**WHAT YOU HAVE TO DO**: What do the lines say, reproduced word for word, from the first of the entries below through the line bearing "genus: Tayassu"?

**SOURCE INFORMATION**:
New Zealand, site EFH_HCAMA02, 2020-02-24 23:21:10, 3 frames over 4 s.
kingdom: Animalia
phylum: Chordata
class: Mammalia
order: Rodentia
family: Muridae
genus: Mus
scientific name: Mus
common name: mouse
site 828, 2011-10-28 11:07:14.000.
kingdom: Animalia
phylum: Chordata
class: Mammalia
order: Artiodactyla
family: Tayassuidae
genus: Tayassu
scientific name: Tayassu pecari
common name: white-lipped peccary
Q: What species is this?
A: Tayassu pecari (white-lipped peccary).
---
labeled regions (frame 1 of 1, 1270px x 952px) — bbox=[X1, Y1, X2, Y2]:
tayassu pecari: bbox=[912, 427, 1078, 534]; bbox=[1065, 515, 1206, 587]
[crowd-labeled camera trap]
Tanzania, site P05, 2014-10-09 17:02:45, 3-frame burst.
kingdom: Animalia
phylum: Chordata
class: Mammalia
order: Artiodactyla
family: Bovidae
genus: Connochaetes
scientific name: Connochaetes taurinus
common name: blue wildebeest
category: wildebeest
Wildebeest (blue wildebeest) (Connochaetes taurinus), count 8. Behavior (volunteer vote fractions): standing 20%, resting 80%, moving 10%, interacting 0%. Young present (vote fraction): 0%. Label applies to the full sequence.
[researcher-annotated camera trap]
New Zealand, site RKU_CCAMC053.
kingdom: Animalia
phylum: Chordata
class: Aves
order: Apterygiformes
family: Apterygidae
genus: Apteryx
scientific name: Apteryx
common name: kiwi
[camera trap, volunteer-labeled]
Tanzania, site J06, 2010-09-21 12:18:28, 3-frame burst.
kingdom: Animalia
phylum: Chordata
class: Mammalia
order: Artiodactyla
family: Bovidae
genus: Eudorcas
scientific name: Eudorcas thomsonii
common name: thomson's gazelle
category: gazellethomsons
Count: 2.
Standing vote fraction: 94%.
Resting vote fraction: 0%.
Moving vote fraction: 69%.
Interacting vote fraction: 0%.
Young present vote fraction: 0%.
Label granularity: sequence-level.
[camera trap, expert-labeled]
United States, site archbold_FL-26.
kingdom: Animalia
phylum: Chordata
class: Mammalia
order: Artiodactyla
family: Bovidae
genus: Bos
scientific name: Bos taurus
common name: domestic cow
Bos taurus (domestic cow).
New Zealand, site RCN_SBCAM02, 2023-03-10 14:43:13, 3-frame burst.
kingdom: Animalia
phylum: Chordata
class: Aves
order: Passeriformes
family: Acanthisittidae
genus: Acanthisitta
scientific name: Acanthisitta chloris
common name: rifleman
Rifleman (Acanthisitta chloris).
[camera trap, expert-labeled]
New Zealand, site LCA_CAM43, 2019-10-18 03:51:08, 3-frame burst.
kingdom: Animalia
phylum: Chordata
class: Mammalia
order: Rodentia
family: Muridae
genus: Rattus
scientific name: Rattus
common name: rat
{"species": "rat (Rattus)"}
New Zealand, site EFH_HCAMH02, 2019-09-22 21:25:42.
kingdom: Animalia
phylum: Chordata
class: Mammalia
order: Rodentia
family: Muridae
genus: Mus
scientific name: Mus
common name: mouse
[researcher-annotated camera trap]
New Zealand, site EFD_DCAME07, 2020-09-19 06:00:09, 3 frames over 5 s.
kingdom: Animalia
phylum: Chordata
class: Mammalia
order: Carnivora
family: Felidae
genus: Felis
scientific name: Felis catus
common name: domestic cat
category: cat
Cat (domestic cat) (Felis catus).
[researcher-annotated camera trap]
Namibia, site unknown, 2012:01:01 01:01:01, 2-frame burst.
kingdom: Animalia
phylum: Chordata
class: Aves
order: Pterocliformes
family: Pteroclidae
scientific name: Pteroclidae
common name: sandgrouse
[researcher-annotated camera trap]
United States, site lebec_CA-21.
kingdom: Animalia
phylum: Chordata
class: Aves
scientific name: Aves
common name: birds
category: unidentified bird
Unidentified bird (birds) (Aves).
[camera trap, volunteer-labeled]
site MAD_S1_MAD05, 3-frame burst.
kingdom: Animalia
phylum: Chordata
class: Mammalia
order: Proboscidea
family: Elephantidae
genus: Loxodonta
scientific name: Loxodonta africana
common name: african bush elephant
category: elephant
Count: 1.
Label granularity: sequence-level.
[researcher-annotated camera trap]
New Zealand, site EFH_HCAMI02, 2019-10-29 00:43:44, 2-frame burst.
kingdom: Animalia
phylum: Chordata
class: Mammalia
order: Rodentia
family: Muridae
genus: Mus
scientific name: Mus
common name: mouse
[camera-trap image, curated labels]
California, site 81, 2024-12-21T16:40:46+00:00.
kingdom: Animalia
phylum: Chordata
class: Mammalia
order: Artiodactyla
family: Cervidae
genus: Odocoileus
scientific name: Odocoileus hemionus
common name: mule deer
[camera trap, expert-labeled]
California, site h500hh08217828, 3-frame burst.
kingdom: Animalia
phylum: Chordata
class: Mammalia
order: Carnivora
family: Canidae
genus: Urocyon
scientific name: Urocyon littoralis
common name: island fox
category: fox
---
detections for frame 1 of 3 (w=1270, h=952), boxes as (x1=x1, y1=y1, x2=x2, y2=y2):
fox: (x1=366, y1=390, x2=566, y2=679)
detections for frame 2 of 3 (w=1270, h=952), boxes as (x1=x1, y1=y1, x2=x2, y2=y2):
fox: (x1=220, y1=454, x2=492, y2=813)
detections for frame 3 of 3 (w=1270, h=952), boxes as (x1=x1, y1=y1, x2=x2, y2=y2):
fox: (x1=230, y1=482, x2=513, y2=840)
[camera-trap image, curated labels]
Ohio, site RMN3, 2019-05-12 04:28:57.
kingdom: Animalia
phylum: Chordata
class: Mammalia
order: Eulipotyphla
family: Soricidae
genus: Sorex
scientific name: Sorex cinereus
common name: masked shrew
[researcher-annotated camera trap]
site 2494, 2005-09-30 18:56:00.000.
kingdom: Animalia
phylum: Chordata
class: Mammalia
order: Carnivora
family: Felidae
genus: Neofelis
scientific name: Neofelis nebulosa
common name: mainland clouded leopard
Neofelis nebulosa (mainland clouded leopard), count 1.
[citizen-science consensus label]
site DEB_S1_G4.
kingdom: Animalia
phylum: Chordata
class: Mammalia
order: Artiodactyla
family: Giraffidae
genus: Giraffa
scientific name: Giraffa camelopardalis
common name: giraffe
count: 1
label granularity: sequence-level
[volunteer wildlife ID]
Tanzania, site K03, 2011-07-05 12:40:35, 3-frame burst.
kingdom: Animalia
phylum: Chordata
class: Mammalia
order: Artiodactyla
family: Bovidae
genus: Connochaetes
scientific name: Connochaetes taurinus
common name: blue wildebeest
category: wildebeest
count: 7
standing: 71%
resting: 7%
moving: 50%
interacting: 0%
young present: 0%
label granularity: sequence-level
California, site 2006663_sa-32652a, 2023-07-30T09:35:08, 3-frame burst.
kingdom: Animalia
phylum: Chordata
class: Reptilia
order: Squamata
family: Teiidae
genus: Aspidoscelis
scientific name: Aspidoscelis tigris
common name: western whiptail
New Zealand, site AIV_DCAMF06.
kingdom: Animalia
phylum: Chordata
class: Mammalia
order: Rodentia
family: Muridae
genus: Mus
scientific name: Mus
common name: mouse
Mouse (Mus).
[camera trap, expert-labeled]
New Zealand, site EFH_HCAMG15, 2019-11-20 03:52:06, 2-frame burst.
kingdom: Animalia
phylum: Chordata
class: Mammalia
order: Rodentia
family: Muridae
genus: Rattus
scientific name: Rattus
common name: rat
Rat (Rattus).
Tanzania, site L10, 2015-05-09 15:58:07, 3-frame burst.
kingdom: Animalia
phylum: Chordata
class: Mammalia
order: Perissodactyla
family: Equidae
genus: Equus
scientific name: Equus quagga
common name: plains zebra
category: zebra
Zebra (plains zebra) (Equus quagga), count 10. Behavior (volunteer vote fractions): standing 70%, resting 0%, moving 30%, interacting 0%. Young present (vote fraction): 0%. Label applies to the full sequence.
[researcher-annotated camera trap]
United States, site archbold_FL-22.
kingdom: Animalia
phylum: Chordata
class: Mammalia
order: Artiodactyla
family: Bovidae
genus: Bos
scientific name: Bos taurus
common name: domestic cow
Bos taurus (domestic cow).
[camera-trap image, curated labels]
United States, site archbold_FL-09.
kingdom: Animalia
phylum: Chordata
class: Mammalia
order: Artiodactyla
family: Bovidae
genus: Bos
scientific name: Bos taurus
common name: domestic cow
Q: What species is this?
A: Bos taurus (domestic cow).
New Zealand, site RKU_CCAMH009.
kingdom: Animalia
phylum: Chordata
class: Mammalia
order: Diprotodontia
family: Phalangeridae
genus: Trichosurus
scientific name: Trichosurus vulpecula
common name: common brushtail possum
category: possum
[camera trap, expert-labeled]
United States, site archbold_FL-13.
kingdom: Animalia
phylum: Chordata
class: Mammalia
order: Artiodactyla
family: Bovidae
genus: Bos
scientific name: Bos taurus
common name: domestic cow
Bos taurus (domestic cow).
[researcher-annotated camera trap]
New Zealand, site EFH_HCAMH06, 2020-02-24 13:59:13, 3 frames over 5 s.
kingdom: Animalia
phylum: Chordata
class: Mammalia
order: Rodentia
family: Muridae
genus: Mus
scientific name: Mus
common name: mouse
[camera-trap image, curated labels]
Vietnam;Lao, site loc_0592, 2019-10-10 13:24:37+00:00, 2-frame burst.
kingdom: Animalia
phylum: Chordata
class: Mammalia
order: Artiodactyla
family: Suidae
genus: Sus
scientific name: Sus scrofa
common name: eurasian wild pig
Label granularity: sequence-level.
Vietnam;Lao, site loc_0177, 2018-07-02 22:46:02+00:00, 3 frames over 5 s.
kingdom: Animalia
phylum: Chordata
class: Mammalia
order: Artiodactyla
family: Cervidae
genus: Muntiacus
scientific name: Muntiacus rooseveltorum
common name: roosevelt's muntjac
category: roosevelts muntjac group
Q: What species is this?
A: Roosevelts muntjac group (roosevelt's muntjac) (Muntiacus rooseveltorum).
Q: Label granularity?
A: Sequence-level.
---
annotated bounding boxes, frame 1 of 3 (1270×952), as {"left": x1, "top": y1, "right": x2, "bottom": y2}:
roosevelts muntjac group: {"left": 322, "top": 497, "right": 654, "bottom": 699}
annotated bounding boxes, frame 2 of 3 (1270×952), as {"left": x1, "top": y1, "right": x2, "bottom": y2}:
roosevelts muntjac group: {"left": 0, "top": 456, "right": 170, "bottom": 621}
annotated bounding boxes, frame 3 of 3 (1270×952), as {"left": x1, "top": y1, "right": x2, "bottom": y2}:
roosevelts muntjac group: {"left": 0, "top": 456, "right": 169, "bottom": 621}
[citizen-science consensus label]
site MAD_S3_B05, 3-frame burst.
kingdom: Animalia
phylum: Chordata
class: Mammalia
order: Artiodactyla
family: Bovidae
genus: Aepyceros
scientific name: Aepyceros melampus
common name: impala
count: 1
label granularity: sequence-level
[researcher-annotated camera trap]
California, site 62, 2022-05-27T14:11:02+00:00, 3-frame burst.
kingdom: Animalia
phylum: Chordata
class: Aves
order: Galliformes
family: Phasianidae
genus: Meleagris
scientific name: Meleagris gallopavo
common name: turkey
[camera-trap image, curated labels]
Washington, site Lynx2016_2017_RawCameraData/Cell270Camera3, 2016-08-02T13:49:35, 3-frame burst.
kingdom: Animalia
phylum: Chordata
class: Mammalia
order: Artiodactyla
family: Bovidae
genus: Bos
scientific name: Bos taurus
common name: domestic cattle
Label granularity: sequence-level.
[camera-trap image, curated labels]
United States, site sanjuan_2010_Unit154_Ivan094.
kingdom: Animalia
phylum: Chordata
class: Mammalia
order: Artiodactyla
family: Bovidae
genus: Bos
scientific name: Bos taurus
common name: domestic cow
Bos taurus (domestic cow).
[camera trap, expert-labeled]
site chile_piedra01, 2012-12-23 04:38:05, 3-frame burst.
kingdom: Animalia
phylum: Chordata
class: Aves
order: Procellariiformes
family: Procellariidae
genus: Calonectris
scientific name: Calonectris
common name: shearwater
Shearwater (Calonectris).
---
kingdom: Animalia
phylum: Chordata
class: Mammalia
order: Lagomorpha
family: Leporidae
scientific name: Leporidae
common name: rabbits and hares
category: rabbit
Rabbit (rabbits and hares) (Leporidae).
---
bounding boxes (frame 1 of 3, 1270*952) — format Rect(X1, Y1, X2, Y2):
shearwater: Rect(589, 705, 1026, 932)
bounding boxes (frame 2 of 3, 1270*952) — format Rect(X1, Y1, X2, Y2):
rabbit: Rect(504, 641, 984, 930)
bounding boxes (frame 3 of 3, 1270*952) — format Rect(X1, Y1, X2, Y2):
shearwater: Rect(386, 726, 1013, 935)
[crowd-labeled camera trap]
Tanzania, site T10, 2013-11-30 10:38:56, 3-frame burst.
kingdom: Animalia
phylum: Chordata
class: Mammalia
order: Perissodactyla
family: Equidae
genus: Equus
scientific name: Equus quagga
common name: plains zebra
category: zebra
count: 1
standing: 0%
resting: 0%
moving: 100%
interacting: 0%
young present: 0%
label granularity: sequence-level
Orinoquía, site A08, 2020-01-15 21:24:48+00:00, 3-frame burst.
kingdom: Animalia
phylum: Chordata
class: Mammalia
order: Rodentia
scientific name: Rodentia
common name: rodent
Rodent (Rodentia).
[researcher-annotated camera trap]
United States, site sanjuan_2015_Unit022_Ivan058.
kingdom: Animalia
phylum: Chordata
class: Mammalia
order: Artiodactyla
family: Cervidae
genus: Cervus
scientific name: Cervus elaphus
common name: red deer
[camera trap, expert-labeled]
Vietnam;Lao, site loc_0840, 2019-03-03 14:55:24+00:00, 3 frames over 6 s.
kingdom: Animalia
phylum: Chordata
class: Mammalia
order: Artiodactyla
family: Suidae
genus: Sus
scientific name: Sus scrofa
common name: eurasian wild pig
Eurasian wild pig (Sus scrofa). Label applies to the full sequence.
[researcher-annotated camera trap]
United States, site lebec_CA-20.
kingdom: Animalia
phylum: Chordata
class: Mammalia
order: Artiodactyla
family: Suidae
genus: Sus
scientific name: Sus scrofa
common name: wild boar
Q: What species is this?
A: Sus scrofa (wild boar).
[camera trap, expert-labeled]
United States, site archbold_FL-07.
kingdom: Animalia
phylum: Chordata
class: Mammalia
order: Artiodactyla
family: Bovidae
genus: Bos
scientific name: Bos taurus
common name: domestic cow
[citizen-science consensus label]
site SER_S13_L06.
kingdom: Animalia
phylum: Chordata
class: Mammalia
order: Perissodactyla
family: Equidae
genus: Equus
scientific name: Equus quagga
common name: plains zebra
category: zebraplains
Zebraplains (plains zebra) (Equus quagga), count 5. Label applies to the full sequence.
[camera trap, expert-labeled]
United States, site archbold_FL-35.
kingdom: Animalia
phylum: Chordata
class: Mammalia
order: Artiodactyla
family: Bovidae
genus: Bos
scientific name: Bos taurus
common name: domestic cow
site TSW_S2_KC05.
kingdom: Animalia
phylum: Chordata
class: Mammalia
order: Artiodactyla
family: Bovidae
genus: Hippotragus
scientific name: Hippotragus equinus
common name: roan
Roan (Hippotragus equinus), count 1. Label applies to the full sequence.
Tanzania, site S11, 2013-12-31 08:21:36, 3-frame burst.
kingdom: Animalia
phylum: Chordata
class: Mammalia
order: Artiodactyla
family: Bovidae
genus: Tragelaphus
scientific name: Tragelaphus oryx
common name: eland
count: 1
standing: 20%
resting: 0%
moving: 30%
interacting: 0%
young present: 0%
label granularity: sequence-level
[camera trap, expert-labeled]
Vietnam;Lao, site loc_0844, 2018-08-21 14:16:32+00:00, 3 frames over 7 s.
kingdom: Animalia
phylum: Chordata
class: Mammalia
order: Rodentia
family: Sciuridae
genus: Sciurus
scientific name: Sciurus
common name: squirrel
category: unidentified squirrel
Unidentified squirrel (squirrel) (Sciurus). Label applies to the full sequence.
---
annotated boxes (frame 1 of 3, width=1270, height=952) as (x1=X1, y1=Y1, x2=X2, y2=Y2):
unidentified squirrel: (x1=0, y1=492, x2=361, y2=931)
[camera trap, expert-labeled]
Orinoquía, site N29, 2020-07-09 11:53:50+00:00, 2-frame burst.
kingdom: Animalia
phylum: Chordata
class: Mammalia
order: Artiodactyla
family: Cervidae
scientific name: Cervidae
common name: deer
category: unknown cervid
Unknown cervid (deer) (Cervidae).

**COMPLETED EXERCISE**:
New Zealand, site EFH_HCAMA02, 2020-02-24 23:21:10, 3 frames over 4 s.
kingdom: Animalia
phylum: Chordata
class: Mammalia
order: Rodentia
family: Muridae
genus: Mus
scientific name: Mus
common name: mouse
site 828, 2011-10-28 11:07:14.000.
kingdom: Animalia
phylum: Chordata
class: Mammalia
order: Artiodactyla
family: Tayassuidae
genus: Tayassu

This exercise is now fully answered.